Showcasing more than 400 performances of opera, dance and music each year, Charles Garnier’s Paris Opera, inaugurated in 1875, is a true cathedral of culture.
A promenade through its rooms is a theatrical experience itself, revealing ornate marble columns, bronze statues, crystal chandeliers, and paintings and frescoes. But the Palais Garnier, as the building is known, also holds secrets, from design quirks to haunting tales. Here are some facts about the building.
Charles Garnier, the architect, was the last one shortlisted for the project.

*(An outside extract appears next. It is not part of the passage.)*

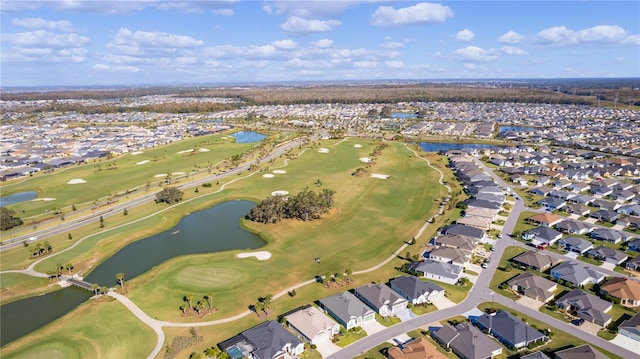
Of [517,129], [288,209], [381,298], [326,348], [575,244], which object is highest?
[517,129]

Emperor Napoleon III started a competition for an “Imperial Academy of Music and Dance” in December 1860. Five finalists were chosen from more than 170 proposals. They were ranked, and Garnier came in last. With little to lose, he changed his plans, creating a monumental structure layered with imposing arcades, colonnades and flanking pavilions, crowned with a dome and a pedimented tower. “He was using a classical language, but in an eclectic, much freer, and much more expressive way,” Christopher Mead, author of “Charles Garnier’s Paris Opera: Architectural Empathy and the Renaissance of French Classicism,” said in an interview. Garnier’s win shocked the establishment, Mr. Mead said, but worked with the emperor’s effort to cast himself as a reformer.
There is a “lake” under the opera house.
When digging the foundations, workers hit a hidden arm of the Seine, causing water to flood the site. It was impossible to remove all the water, so crews had to contain it with a massive concrete reservoir with a vaulted ceiling from which water is still pumped today. The so-called lake was dramatized by Gaston Leroux, author of “The Phantom of the Opera,” who made it the stomping grounds of the Phantom. Mr. Mead was mesmerized by a visit. “You can see why it inspired Leroux,” he said. “You could invent a whole world there.”

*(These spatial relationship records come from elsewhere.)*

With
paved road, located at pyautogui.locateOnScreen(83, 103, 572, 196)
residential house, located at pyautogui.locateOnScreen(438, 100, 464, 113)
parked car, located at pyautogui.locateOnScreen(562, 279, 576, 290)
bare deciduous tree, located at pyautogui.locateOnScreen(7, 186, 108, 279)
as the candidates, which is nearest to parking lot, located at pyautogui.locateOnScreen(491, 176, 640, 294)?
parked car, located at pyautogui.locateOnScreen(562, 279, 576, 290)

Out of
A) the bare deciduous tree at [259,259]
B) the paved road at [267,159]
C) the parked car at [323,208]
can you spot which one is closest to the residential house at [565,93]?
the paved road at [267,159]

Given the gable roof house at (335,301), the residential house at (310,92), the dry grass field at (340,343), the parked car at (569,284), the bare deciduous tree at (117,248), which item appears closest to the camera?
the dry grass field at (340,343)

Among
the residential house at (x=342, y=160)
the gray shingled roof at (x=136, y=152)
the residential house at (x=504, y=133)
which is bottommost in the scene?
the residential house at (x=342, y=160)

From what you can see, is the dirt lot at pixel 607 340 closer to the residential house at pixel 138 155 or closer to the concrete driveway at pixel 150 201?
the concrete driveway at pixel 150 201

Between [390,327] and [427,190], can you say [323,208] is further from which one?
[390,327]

The falling chandelier in “The Phantom of the Opera” was based on a real event.
In 1896, during a performance of Étienne-Joseph Floquet’s opera “Hellé,” a short-circuit caused a counterweight from the chandelier to fall, killing a woman in the audience and injuring several more people. Reporting on the event was Leroux, then a journalist with a Paris newspaper. In “The Phantom of the Opera,” it is the Phantom who dislodges the chandelier from the ceiling.

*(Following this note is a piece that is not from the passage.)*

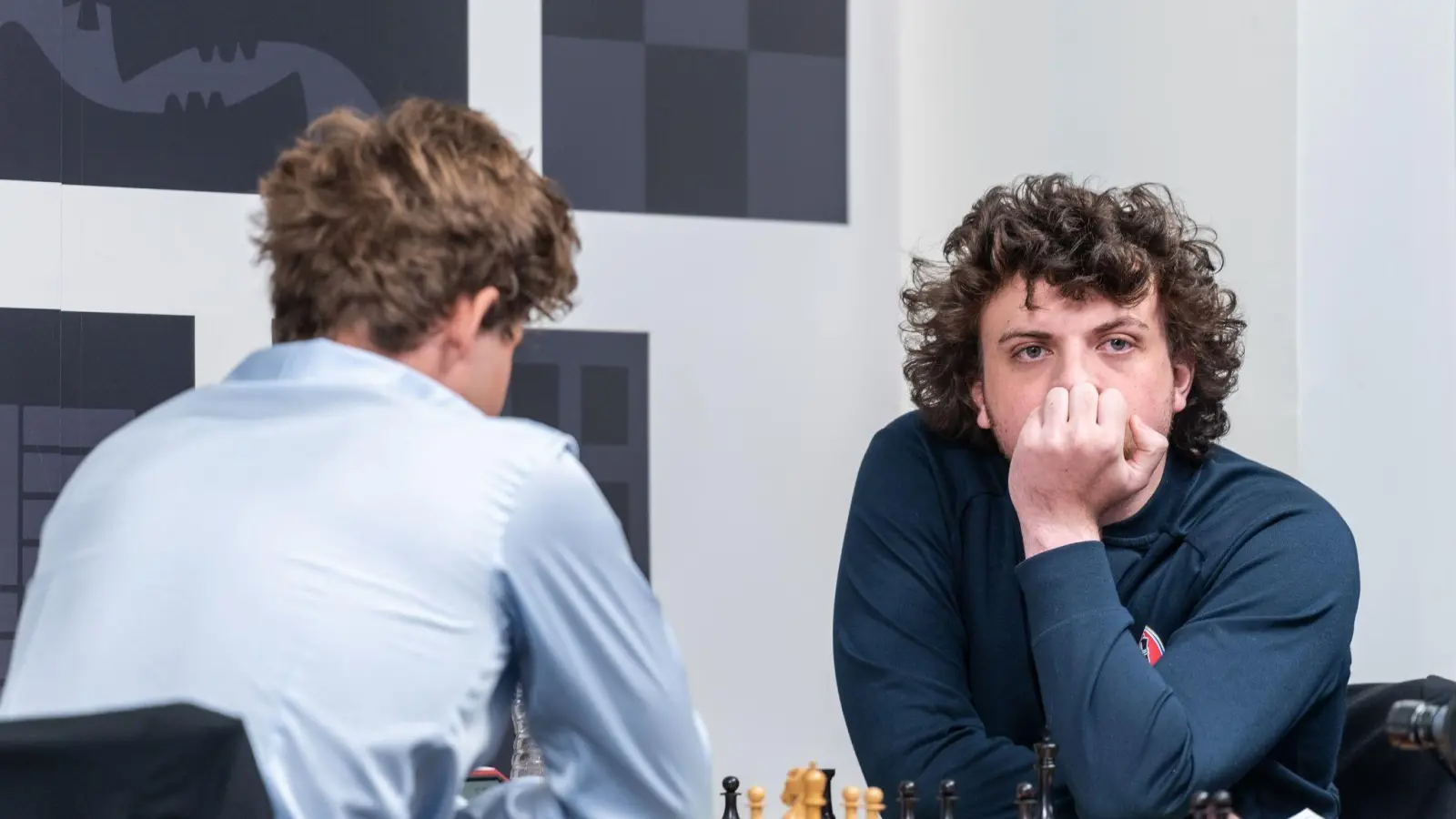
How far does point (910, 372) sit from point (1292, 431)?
34.0 inches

So was the Phantom (sort of).
Leroux first published his novel as a serial in 1909 and 1910. In an interview, Isabelle Rachelle Casta, author of “The Work of ‘Obscure Clarity’ in ‘The Phantom of the Opera’ by Gaston Leroux,” said its characters and story were invented but drew from real-life elements in addition to the lake and the falling chandelier. The Phantom himself was inspired by a pianist who was disfigured after an 1873 fire at the Palais Garnier’s precursor, the Salle Le Peletier, and from an assistant to Garnier who disappeared during construction. “Leroux took all of these stories and he created one of the most important stories of the 20th century,” Ms. Casta said.
An attack partly inspired the construction.
In 1858, Napoleon III and his wife, Empress Eugènie, went to the Salle Le Peletier for a concert. As they arrived, three bomb blasts threw their carriage onto its side, hurled spectators into the street and blew out windows in the opera house and surrounding buildings. Eight people died, but the emperor and empress survived. The mastermind of the plot was Felice Orsini, an Italian revolutionary who had been critical of Napoleon III for not supporting his pro-republican cause. The emperor, already hoping to replace the Salle Le Peletier, decided to build a new opera house in a more open area with a secure entrance. But he never saw it completed: He died in 1873.
Garnier requested that no trees be planted on the main road to the building.
Baron Georges-Eugène Haussmann, who oversaw Napoleon III’s transformation of Paris, lined all his Grands Boulevards with trees, except for one: the Avenue de l’Opéra, a half-mile stretch from the Louvre to the opera house. Garnier asked for this to maximize his building’s sense of monumentality and to not block views of it. “He wanted a building that announced itself to the public,” Mr. Mead said. “This was a building for them.”